Condenada la Seguridad Social
La afectada, a la que el fallo otorga una indemnización de 15.000 euros, denuncia que la imposición de la atención telefónica en la pandemia redujo al mínimo las citas a los vecinos de la isla
¿Qué es el estres laboral?
El estrés laboral es la respuesta física, emocional y cognitiva que surge cuando las exigencias del trabajo superan los recursos, capacidades o el control que tiene el trabajador sobre sus tareas.
Se desencadena por factores como sobrecarga de tareas, plazos ajustados y falta de apoyo o reconocimiento.
Protección psicosocial
Esta sentencia del Tribunal Superior de Justicia de Canarias (TSJC) es un punto de inflexión importante en cómo entendemos la responsabilidad de la administración pública respecto a la salud mental de sus empleados.
En esencia, el TSJC ha fallado a favor de una funcionaria del Instituto Nacional de la Seguridad Social (INSS), condenando al organismo a pagar 15.000 euros por daños morales.
Lo que hace este fallo es reconocer que la falta de personal en una oficina de Santa Cruz de La Palma no es solo un problema de gestión, sino un incumplimiento grave de las normas de prevención de riesgos laborales, específicamente en lo que respecta la salud psicosocial.
Sobrecarga laboral
La trabajadora, Iria Campelo, relata una situación de desgaste extremo.
Con la pandemia, la oficina se vio reducida a solo seis empleados, y cuando se intentó volver a la normalidad, la demanda de atención superó con creces la capacidad del personal.
El problema se agravó porque gran parte de las citas telefónicas provenían de otras islas, lo que saturaba un centro ya infradotado.
Cuando Campelo y sus compañeros intentaron señalar esta situación, argumentando que el volumen de trabajo estaba generando problemas de salud y tensión, se encontraron con un muro de resistencia.
La dirección, según ella, se limitó a indicar que eran «órdenes de arriba» y que no había margen para negociar.
Sanciones y demanda
Esta falta de respuesta y la presión constante llevaron a que, al intentar gestionar la carga de trabajo de manera más eficiente, fueran sancionados con suspensiones.

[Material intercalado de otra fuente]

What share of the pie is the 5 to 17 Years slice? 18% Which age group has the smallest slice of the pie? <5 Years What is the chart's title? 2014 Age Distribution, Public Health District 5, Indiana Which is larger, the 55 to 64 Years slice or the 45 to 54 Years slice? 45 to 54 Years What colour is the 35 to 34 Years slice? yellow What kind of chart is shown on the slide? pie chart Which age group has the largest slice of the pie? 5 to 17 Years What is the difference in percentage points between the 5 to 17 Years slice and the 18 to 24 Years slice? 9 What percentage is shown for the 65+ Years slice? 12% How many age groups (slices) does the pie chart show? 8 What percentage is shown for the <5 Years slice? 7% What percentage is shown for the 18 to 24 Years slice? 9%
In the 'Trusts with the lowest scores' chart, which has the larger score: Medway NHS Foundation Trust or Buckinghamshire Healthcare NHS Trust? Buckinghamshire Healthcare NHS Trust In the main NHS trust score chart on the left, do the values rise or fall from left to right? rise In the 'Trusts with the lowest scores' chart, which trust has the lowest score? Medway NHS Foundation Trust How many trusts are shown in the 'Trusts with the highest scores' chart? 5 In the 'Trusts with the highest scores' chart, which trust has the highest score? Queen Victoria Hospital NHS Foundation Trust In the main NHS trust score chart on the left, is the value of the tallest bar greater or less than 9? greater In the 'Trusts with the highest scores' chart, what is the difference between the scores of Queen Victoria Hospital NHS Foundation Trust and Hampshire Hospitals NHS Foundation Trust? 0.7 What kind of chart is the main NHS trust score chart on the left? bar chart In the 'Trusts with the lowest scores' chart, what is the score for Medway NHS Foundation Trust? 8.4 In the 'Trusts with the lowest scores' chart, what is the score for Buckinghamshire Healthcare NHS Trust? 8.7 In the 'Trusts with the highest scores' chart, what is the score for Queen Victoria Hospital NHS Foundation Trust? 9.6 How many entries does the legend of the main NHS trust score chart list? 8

Campelo y otros compañeros decidieron emprender la vía legal, presentando una demanda que combinaba la vulneración de derechos fundamentales con el incumplimiento de la Ley de Prevención de Riesgos Laborales.
Su objetivo no era solo obtener una compensación económica, sino forzar un cambio estructural en cómo se gestionan los servicios en la isla.
La justicia responde
Inicialmente, un juzgado de primera instancia desestimó la demanda.
Su argumento principal fue que la sobrecarga laboral era un «problema estructural» derivado de la falta de presupuesto, y que esto no constituía una negligencia o una dejación concreta por parte del INSS
Sin embargo, el TSJC ha revertido esa postura. Los magistrados han sido claros al señalar que, aunque existan problemas estructurales en la administración, esto no exime al empleador público de su deber fundamental de garantizar condiciones de trabajo seguras.
No basta con tener documentos o cumplir formalmente; se requieren acciones reales y eficaces para prevenir el daño.
Sentencia clave
Esta sentencia es relevante porque establece que la exposición a riesgos psicosocial derivados de una sobrecarga laboral crónica en el sector público puede ser considerada una vulneración del derecho a la integridad física y moral, siempre que exista un incumplimiento preventivo real.
Desde la perspectiva de la defensa, este fallo abre una puerta importante.
Aunque la administración pueda alegar problemas de financiación o estructura, el TSJC está diciendo que esos problemas no son una excusa para ignorar el bienestar de los trabajadores.
Tensión laboral
Por otro lado, la victoria no es un final feliz para Campelo.
A pesar del fallo a su favor, su situación laboral sigue siendo tensísima.
Se queja de que la administración parece tener múltiples vías para desgastar a una funcionaria, y que el proceso legal ha sido agotador. Incluso después de la sentencia, percibe un trato hostil por parte de sus superiores.
El INSS, por su parte, ha respondido defendiendo que ha actuado conforme a la normativa y que se ha recurrido la decisión ante el Tribunal Supremo.
Condiciones dignas
Han mencionado que han implementado planes de refuerzo de plantilla en los últimos años, autorizando miles de plazas.
En resumen, este caso nos obliga a mirar más allá de los números y los presupuestos.
Nos recuerda que la dignidad y la salud de quienes sirven a la ciudadanía son un derecho protegido, y que la administración no puede esconderse tras la etiqueta de «problema estructural» para evadir su responsabilidad en la prevención de riesgos laborales.
Es un llamado fuerte a que las políticas de recursos humanos en el sector público se centren en la calidad de las condiciones, no solo en la cantidad de puestos creados.